Have a merry one. Happy holidays to you, whatever your flavor of seasonal celebrating as the common era year slides to an end. Hope you’re warm and safe, with a belly full of food.
Cheers
He recalled the mother of his youth. She was always reading. Michner, Robbins, Jong, paperbacks purchased at drugstores. Movies fascinated her. She always recommended actors, directors, movies.
Now, she doesn’t have time to read. Hasn’t in years. She’d moved from fiction to true crime to nothing. She doesn’t like movies, she says. She wants drama and none of them provide it. Time is spent watching MSNBC, or shows like Doctor Pimple Popper, My Feet Are Killing Me, and Dateline.

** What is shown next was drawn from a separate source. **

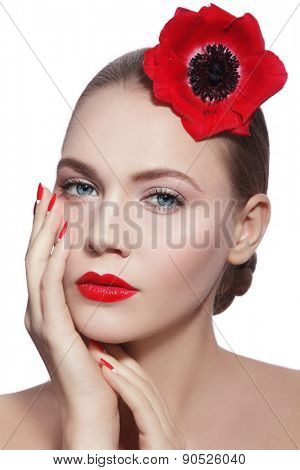 Young beautiful woman with clean make-up, red lips, fancy manicure and red flower in her hand over white background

It’s not surprising. Everyone changes. He thinks about the episodes, powers, and energies that shaped and reshaped her, rising to a comparison with the planet, and how unseen events work together to reshape the world.
I kept encountering an error message. Sometimes it was written on a printout: [Error 1988: Michael does not exist]. I saw it in emails and text messages. Sometimes it was also spoken in the same voice my Roomba makes an announcement: “Error 1988: Michael does not exist.” As this happened, I was hurrying down hallways, looking over my shoulder, and pushing on doors, trying to find one that opens, hunting for an exit.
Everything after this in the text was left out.